I believe what you saw was that households went from one income to two incomes, and then divorce rates went up, so there was one bread winner in the house.  The anything but the upper end flatlined actually, and other costs went up.  Now add globalization and the loss of manufacturing jobs.  And the bottom part, has fallen behind, if you factor in inflation.  Globalization and competing with China plays a part.  Most new jobs created are low end retail and low paid jobs.  Stuff more immune to globalization is on low end, if can be done with a lot, or if benefitting from globalization (as in scarce globally) results in these people doing real well.  America has run out of places to get more money to keep up.  Credit cards are maxed out, and the borrow from equity is not there.
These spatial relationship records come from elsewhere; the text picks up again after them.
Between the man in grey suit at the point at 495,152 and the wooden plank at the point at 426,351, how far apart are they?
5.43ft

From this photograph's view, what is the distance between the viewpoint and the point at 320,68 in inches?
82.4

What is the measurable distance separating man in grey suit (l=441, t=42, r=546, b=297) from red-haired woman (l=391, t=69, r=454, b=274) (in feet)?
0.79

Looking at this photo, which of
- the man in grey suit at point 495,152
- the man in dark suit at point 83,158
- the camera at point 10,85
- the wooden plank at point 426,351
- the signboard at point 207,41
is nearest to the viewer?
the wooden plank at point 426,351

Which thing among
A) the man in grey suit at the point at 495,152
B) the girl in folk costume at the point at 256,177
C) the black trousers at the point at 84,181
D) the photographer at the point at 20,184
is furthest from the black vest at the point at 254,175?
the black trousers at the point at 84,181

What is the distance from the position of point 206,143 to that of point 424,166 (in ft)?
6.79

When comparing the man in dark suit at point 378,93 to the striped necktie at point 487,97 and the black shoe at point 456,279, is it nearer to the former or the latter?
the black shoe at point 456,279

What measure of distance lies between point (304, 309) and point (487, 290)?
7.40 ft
We pretty much have infrastructure with colleges at one level, and medical at one level, making costs to survive expensive, and the ability to pay not there.  Currently, I am working a low paying helpdesk at home, and cheating severely to make it by not paying rent while staying with family.  I am going to need to see what happens with my Medicaid.  If I didn't have Medicaid actually, I probably wouldn't of been fixed enough to do a desk job (bad disk = no sitting, thus no desk job).

Again... that's not actually true when you count individual earnings.  (The flatlining)

As for the creation of low end jobs.

For that to be true and individual gini coefficent to be down.  That would mean that "Real Median household income" would need to be down.

Which it isn't.   Well it has been from 2008 to 2011.... (and still plummeting) however that hasn't been a long term thing.